While fear can keep us alert and safe, too much fear holds us back from trying new things. The fear of rejection can lead to being clingy and insecure in relationships. Misreading words, actions, and even looks. One may see them as an upcoming rejection: when they aren’t

It makes us continually seek reassurance from other people, rather than within us. How then does one regain confidence in themself?

  1. Learn to Deal with It

Our emotions and physical state affect our cognitive function—perception, reasoning, memory, and judgment. That’s why one may find themself mad at the whole world just because of one person’s actions.

In the face of rejection, it’s essential to be calm and act rationally. Try to remember that rejection happens to everybody, even if it may seem like you are always on the receiving end.

Once you acknowledge the possibility of rejection, the blow from it wouldn’t be as “traumatic” if you hadn’t. 

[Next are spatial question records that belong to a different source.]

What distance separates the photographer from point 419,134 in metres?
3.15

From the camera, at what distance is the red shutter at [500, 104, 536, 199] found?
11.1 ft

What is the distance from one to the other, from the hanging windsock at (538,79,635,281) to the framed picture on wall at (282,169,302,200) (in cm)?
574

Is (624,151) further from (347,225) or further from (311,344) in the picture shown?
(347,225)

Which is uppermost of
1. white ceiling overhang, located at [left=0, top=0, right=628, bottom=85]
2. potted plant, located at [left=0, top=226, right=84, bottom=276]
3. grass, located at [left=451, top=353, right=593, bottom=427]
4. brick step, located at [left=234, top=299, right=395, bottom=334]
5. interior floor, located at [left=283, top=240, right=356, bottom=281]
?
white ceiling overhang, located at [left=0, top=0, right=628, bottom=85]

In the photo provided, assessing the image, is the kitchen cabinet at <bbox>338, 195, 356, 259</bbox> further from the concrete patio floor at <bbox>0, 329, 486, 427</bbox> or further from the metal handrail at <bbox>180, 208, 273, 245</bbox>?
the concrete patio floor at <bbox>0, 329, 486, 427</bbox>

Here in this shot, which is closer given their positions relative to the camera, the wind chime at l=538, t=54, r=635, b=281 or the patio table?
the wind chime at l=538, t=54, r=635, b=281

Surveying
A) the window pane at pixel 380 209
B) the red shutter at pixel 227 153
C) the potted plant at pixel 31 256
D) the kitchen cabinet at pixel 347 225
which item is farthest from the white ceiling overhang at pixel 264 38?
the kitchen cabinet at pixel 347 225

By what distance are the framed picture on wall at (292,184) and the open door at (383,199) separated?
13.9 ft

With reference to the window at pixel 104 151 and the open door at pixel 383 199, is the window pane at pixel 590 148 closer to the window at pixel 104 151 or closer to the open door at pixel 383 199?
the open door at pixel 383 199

Healing also involves embracing the emotions that arise from rejection.

   2. Gain Clarity

When we fear rejection, we often put up imaginary obstacles—I always take refuge in not wanting to have an online presence when I need to publish a new post. After all, the world keeps spinning whether I post or not. So, why bother?

To face your fears, you need to understand its cause: delve deeper into your actions. What behavior(s) do you indulge in that prompts the fear?—And find ways to work through it.

Be honest with yourself and purpose to change.

   3. Constructive Imagination

Use your imagination to rehearse acting or feeling differently in the face of rejection. It will help you change the way you respond to it.

Know that you will still survive even if someone leaves you for another; a regret mail from a potential employer doesn’t mean that your prospects of earning a substantial income are doomed.

Ignore your past investment. It is gone. Breathe through your doubts.

   4. Turn it into strength

 You can turn your fear into a source of power. Not that you have less fear, but you don’t allow it to control you and your actions.

Carry out the task that it’s keeping you from performing. See it through. Ignore the imaginary obstacles that are forming in your mind.

 

It is time to take the driver’s seat in your life— in the areas you can. Don’t let your fear of rejection keep you from submitting your application or executing that idea you’ve been contemplating.

Just because they said no, doesn’t mean that you are less worthy. You’ve got to believe in yourself. 

Also, train yourself to distrust your opinion, especially when you presume to know something—you probably don’t.